Reproduce the material from the line containing "What is the physical" through the end, replacing "purple flower" with "violet flower" everywhere and leaving everything else unchanged.

▼

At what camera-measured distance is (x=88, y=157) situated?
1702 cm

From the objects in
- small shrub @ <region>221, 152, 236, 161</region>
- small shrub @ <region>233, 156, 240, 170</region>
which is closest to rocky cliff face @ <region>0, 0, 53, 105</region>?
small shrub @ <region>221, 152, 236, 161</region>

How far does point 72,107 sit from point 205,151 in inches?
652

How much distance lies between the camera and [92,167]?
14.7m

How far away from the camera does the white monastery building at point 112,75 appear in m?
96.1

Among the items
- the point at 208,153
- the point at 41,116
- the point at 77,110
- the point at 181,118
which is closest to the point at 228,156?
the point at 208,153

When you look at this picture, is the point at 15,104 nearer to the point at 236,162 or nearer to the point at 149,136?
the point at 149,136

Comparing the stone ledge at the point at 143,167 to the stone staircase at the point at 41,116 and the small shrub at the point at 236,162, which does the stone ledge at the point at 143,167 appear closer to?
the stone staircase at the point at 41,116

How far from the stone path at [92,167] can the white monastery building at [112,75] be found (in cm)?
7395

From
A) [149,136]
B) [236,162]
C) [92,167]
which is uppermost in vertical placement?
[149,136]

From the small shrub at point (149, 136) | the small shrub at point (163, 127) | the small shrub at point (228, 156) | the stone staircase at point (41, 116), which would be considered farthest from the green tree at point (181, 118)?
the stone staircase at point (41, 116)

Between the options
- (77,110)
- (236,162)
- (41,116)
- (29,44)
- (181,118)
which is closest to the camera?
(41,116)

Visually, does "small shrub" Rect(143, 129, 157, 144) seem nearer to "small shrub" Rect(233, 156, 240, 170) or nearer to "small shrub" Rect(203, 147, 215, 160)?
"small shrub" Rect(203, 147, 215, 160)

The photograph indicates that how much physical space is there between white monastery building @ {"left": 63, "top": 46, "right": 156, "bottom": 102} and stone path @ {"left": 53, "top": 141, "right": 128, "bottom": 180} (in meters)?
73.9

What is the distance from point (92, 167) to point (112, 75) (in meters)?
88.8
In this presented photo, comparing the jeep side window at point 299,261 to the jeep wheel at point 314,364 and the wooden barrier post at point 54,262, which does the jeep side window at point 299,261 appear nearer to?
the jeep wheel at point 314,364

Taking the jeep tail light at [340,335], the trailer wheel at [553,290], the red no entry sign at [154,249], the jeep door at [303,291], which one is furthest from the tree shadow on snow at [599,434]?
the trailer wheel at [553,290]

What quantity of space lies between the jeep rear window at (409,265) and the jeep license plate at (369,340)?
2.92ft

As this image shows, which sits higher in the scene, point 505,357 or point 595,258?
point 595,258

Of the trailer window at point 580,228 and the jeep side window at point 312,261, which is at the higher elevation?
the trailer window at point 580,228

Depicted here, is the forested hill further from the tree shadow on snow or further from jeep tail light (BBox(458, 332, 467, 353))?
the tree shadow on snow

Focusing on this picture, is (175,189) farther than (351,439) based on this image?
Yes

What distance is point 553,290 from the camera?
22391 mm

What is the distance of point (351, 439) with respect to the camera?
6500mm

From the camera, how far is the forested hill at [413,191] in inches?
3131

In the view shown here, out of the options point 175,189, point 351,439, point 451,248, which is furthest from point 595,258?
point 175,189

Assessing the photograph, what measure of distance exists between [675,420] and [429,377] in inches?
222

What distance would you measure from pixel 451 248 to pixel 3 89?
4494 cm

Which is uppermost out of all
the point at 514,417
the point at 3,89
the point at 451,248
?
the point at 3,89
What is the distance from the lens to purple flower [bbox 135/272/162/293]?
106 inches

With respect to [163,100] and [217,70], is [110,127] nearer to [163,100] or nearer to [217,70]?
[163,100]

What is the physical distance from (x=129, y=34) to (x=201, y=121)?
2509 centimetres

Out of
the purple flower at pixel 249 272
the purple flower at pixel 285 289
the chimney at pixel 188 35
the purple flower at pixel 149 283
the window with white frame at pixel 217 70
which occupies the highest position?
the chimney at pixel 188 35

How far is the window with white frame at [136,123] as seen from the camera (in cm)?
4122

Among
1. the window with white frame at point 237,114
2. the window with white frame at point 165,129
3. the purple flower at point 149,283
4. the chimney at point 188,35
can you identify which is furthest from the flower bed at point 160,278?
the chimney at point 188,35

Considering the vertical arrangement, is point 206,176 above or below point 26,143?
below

▲

### OUTPUT OF THE TASK:
What is the physical distance from (x=129, y=34) to (x=201, y=121)?
2509 centimetres

Out of
the violet flower at pixel 249 272
the violet flower at pixel 285 289
the chimney at pixel 188 35
the violet flower at pixel 149 283
the window with white frame at pixel 217 70
which occupies the highest position?
the chimney at pixel 188 35

How far is the window with white frame at [136,123] as seen from the camera (in cm)?
4122

Among
1. the window with white frame at point 237,114
2. the window with white frame at point 165,129
3. the violet flower at point 149,283
4. the chimney at point 188,35
can you identify which is furthest from the flower bed at point 160,278?
the chimney at point 188,35

Considering the vertical arrangement, is point 206,176 above or below point 26,143?
below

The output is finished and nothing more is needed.